-------- Stored data

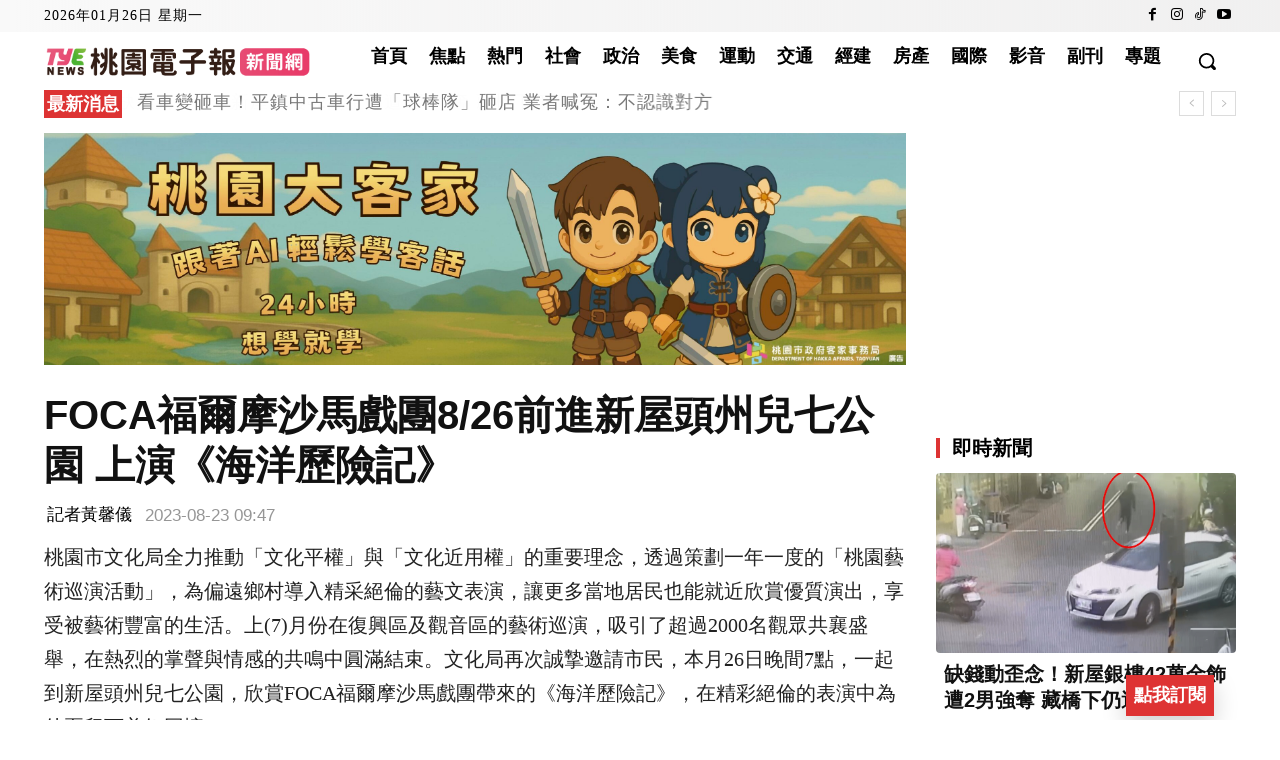

--- FILE ---
content_type: text/html; charset=utf-8
request_url: https://www.google.com/recaptcha/api2/aframe
body_size: 267
content:
<!DOCTYPE HTML><html><head><meta http-equiv="content-type" content="text/html; charset=UTF-8"></head><body><script nonce="N9xaxHu3vqxf7Y8U4CBouw">/** Anti-fraud and anti-abuse applications only. See google.com/recaptcha */ try{var clients={'sodar':'https://pagead2.googlesyndication.com/pagead/sodar?'};window.addEventListener("message",function(a){try{if(a.source===window.parent){var b=JSON.parse(a.data);var c=clients[b['id']];if(c){var d=document.createElement('img');d.src=c+b['params']+'&rc='+(localStorage.getItem("rc::a")?sessionStorage.getItem("rc::b"):"");window.document.body.appendChild(d);sessionStorage.setItem("rc::e",parseInt(sessionStorage.getItem("rc::e")||0)+1);localStorage.setItem("rc::h",'1769392841606');}}}catch(b){}});window.parent.postMessage("_grecaptcha_ready", "*");}catch(b){}</script></body></html>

----------------

Exercise brief: The expected output is the run of lines from the one holding "body_size: 267" to the last line of the entries above, each reproduced character for character.

Task answer:
body_size: 267
content:
<!DOCTYPE HTML><html><head><meta http-equiv="content-type" content="text/html; charset=UTF-8"></head><body><script nonce="N9xaxHu3vqxf7Y8U4CBouw">/** Anti-fraud and anti-abuse applications only. See google.com/recaptcha */ try{var clients={'sodar':'https://pagead2.googlesyndication.com/pagead/sodar?'};window.addEventListener("message",function(a){try{if(a.source===window.parent){var b=JSON.parse(a.data);var c=clients[b['id']];if(c){var d=document.createElement('img');d.src=c+b['params']+'&rc='+(localStorage.getItem("rc::a")?sessionStorage.getItem("rc::b"):"");window.document.body.appendChild(d);sessionStorage.setItem("rc::e",parseInt(sessionStorage.getItem("rc::e")||0)+1);localStorage.setItem("rc::h",'1769392841606');}}}catch(b){}});window.parent.postMessage("_grecaptcha_ready", "*");}catch(b){}</script></body></html>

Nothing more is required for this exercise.